According to Quinton’s comments in a story on The New York Times website, SNC-Lavalin paid Vanier more than $100,000 to visit Libya to gain information about how to resume operations and assess safety and security.
No Charges by Mexican Government
Neither Ben Aissa, Roy nor SNC-Lavalin have been accused of any crimes or wrongdoing by the Mexican government.
Attempts to reach Ben Aissa and Roy so far have proven unsuccessful. Published remarks attributed to Ben Aissa indicate that he denies not only being dismissed but also any ethical violation.
In the statement replying to SNC-Lavalin, Ben Aissa’s attorney said his client had been responsible for the company’s engineering and construction of infrastructure projects, which employed more than 10,000 staff members.
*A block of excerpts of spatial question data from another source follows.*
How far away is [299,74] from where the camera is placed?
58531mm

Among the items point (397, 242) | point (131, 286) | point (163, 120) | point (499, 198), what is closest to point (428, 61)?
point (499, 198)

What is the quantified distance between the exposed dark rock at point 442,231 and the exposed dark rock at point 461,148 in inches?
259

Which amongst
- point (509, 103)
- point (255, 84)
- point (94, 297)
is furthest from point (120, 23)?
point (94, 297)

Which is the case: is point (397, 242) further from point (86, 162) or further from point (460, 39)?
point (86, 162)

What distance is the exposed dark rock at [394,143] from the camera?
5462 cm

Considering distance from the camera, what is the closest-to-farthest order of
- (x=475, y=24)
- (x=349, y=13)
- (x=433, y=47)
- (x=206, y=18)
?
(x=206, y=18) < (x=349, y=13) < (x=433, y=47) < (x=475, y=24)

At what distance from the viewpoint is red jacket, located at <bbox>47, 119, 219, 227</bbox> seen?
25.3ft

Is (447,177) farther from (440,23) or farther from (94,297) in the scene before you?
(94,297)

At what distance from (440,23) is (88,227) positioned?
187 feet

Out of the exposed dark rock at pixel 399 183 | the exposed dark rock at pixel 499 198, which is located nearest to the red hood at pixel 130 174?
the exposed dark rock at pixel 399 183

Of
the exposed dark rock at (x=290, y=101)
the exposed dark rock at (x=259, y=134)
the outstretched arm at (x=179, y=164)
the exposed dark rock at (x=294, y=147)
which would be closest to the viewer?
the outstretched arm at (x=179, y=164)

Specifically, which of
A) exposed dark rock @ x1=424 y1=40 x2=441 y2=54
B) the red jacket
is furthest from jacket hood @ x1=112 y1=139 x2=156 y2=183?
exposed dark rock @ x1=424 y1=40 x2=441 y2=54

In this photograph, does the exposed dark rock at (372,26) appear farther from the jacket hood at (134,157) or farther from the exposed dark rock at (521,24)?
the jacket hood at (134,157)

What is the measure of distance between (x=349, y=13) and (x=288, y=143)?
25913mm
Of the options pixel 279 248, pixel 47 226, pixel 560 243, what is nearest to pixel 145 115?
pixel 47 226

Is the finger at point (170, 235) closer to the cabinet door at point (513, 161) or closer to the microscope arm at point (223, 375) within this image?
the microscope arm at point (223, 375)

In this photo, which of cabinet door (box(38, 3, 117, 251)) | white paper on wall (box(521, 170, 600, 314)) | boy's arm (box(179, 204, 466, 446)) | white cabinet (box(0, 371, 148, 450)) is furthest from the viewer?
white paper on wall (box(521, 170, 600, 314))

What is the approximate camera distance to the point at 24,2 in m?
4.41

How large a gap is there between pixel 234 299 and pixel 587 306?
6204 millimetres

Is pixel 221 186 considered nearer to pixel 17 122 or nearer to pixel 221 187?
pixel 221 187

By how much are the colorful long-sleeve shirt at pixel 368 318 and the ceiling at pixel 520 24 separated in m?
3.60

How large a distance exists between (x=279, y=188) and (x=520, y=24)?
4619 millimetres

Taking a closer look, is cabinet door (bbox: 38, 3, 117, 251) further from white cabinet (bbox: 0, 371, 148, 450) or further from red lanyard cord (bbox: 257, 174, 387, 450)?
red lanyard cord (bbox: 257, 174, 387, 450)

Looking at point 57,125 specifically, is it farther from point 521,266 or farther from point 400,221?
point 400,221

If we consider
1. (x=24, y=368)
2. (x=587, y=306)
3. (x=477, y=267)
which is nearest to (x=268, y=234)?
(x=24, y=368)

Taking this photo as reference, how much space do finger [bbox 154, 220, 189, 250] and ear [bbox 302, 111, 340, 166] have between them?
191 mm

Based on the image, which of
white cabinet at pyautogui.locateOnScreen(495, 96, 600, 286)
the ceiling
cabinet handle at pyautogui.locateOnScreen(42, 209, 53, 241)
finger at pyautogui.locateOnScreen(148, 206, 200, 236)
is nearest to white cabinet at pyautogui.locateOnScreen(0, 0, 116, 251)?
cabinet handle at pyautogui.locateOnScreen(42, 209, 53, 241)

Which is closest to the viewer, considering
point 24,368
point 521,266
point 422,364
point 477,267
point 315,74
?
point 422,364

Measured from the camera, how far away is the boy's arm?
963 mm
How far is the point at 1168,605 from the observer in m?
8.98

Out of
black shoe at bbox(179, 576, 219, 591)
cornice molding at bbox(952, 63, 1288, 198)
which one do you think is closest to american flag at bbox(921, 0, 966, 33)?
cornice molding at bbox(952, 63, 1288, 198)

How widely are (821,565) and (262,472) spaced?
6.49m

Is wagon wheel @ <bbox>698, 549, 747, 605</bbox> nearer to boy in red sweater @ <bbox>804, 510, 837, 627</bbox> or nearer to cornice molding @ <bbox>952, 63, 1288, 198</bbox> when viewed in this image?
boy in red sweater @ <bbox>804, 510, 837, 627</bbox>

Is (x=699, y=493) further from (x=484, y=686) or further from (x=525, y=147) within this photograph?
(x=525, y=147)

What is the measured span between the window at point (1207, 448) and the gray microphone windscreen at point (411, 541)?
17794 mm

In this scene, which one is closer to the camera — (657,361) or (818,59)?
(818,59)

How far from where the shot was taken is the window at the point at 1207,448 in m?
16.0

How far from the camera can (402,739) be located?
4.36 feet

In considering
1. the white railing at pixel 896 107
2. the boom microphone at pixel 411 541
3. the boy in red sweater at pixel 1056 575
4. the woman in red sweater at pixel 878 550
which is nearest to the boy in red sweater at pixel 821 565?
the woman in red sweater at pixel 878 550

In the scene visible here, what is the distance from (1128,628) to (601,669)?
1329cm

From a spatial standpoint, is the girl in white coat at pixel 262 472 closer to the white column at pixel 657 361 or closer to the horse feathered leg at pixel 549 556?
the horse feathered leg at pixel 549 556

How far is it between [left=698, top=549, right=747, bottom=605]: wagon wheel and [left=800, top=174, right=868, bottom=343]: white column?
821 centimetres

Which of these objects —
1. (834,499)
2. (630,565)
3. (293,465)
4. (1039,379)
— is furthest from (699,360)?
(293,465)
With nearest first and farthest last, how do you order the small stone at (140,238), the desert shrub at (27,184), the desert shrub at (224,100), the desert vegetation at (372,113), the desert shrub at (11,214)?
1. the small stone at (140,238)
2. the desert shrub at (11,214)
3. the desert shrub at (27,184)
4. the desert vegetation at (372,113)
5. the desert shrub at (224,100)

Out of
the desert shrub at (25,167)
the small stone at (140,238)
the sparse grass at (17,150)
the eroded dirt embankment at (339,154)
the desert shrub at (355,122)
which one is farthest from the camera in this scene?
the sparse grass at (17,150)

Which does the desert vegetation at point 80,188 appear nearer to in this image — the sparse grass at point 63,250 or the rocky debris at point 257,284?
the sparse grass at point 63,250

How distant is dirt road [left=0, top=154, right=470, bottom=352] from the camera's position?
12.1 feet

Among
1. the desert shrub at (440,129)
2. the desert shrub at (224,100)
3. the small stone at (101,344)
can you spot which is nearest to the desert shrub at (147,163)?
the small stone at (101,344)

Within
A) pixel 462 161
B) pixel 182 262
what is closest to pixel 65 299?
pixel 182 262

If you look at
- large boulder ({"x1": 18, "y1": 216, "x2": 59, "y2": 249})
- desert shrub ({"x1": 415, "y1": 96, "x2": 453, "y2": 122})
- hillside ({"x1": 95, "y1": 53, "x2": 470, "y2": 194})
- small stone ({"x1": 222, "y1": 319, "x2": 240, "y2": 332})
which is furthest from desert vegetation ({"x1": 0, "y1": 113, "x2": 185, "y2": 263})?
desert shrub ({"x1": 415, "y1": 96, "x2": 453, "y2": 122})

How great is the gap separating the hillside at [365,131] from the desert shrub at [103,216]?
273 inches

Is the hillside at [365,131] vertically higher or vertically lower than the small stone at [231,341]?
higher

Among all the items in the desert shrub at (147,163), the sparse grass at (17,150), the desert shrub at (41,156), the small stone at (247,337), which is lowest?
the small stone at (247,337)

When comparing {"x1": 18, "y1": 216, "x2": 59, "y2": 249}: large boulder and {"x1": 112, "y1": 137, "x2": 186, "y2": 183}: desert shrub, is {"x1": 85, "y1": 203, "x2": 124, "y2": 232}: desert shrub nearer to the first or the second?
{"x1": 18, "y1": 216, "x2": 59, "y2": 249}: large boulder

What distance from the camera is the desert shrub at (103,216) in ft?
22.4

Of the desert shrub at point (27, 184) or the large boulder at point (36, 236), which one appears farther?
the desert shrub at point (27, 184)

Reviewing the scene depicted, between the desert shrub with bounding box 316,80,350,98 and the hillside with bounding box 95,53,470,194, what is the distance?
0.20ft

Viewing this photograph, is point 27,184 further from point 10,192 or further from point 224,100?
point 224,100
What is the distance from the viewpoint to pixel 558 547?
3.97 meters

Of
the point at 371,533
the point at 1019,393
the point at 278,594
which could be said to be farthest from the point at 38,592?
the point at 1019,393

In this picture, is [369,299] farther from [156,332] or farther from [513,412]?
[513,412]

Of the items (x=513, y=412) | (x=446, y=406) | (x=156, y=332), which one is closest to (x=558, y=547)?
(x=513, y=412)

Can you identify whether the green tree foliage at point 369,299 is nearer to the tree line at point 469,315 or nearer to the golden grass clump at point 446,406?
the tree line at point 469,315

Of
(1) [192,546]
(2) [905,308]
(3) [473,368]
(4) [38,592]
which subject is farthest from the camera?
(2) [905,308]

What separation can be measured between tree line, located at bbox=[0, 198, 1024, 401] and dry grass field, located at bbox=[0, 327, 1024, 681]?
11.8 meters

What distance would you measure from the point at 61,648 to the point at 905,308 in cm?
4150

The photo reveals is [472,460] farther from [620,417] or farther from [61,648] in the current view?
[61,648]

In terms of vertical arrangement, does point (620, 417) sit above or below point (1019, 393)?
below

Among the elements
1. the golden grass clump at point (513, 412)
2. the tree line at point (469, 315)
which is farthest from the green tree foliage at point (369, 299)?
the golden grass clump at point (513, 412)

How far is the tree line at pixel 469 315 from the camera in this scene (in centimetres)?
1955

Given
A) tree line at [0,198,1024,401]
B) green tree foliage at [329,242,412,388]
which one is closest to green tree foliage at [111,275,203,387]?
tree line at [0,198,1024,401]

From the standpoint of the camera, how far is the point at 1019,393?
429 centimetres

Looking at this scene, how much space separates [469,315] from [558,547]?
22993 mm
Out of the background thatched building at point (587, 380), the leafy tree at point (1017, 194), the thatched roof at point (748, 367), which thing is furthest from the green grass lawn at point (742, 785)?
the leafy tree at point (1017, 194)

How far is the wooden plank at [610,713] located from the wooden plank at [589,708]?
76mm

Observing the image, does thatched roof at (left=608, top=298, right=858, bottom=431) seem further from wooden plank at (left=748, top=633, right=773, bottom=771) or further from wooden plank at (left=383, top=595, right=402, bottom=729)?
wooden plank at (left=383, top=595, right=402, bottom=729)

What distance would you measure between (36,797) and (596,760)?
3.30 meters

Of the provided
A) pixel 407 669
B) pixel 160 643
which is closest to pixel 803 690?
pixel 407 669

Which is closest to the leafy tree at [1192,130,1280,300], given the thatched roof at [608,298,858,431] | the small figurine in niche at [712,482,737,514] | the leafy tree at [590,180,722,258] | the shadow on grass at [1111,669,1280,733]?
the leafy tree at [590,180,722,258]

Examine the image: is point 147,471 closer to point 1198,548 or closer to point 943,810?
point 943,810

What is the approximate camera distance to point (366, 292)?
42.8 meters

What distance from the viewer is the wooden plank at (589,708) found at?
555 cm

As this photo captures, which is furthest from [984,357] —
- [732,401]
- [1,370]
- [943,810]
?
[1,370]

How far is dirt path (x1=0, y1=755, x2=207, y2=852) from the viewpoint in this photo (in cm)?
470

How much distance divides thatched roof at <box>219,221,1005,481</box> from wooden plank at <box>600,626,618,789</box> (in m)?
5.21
Ben Aissa spared no effort to "protect the interests of the company," and he continuously served the interests of SNC-Lavalin "in compliance with company's policies."
"After nearly 27 years with SNC-Lavalin," the statement continued, "Ben Aissa laments the manner in which the company decided to announce the end of their professional relationship."
Also, SNC-Lavalin said it has named Charles Chebl as executive vice president of its infrastructure and construction business unit. Chebl has been with the firm for more than 25 years, it adds.